The next example is a dataset of all NIPS papers published from 1987. They are fit and transformed using the text from each paper. This example dataset can be loaded using the code below.


In [ ]:
nips = hyp.load('nips')
nips.plot(size=[8, 6])

Visualizing Wikipedia pages

Here, we will plot a collection of wikipedia pages, transformed using a topic model (the default 'wiki' model) that was fit on the same articles. We will reduce the dimensionality of the data with TSNE, and then discover cluster with the 'HDBSCAN' algorithm.


In [ ]:
wiki = hyp.load('wiki')
wiki.plot(size=[8, 6])

Visualizing State of the Union Addresses

In this example we will plot each state of the union address from 1989 to present. The dots are colored and labeled by president. The semantic model that was used to transform is the default 'wiki' model, which is a CountVectorizer->LatentDirichletAllocation pipeline fit with a selection of wikipedia pages. As you can see below, the points generally seem to cluster by president, but also by party affiliation (democrats mostly on the left and republicans mostly on the right).


In [ ]:
sotus = hyp.load('sotus')
sotus.plot(size=[10,8])

Changing the reduction model

These data are reduce with PCA. Want to visualize using a different algorithm? Simply change the reduce parameter. This gives a different, but equally interesting lower dimensional representation of the data.


In [ ]:
sotus.plot(reduce='UMAP', size=[10, 8])

Defining a corpus

Now let's change the corpus used to train the text model. Specifically, we'll use the 'nips' text, a collection of scientific papers. To do this, set corpus='nips'. You can also specify your own text (as a list of text samples) to train the model.


In [ ]:
sotus.plot(reduce='UMAP', corpus='nips', size=[10, 8])

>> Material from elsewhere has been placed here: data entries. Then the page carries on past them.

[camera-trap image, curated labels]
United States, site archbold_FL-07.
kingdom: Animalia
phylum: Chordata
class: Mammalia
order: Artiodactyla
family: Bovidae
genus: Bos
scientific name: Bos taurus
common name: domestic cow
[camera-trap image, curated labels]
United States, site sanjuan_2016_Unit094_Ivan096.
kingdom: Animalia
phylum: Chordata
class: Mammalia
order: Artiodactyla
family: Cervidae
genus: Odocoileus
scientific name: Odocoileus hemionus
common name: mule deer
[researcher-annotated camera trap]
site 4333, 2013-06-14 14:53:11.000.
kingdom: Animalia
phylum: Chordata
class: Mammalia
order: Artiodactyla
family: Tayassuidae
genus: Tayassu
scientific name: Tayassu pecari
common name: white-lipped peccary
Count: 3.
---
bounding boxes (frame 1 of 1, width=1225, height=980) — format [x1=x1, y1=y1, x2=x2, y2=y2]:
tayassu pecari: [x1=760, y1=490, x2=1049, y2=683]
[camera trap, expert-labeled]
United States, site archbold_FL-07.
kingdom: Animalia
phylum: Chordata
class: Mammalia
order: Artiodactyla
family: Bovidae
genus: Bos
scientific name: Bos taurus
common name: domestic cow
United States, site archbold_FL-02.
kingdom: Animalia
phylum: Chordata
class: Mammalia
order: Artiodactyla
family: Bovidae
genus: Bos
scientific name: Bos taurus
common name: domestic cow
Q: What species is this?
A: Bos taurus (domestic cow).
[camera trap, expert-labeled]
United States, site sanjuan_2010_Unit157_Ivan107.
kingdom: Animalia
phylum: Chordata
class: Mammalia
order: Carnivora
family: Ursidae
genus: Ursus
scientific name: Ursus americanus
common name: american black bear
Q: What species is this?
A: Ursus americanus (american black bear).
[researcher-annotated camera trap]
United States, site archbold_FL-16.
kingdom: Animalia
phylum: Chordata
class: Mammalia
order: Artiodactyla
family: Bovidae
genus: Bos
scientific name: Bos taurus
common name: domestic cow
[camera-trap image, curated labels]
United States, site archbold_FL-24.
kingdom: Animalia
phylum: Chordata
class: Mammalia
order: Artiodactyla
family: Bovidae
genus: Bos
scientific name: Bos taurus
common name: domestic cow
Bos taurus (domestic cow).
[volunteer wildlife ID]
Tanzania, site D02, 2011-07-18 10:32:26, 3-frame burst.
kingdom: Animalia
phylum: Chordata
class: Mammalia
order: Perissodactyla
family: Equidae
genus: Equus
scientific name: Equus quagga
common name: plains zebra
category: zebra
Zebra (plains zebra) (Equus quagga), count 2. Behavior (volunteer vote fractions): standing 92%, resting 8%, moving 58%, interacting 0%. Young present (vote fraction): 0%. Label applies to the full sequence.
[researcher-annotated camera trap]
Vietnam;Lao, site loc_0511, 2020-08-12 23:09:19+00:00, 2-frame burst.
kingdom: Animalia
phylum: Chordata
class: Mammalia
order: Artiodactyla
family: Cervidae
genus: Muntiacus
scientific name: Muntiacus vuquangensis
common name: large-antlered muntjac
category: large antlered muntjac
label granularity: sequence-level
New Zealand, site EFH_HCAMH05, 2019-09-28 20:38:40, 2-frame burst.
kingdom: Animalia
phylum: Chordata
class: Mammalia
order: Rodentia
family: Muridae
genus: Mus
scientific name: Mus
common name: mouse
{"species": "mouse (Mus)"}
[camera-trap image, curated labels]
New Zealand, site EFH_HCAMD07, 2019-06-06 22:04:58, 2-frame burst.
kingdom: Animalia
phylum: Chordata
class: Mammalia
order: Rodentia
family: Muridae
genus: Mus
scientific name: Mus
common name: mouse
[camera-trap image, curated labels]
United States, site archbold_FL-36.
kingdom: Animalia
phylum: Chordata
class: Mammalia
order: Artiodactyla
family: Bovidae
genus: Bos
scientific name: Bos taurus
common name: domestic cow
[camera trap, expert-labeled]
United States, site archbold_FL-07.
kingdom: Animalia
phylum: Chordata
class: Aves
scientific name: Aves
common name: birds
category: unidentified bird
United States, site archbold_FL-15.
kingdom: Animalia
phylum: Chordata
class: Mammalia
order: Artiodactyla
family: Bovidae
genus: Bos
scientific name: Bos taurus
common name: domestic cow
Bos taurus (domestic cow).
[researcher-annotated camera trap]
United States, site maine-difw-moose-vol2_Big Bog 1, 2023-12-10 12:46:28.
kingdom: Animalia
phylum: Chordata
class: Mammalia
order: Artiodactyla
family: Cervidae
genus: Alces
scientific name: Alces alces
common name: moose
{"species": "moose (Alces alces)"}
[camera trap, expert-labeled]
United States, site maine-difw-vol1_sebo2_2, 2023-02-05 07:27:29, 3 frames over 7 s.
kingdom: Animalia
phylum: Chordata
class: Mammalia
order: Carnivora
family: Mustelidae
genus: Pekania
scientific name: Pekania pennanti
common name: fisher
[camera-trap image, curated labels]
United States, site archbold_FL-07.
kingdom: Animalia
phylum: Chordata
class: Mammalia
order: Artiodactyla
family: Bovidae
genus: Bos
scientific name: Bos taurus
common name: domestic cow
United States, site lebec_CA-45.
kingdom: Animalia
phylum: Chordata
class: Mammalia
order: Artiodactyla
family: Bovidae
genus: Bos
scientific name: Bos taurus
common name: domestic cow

Interestingly, plotting the data transformed by a different topic model (trained on scientific articles) gives a totally different representation of the data. This is because the themes extracted from a homogenous set of scientific articles are distinct from the themes extract from diverse set of wikipedia articles, so the transformation function will be unique.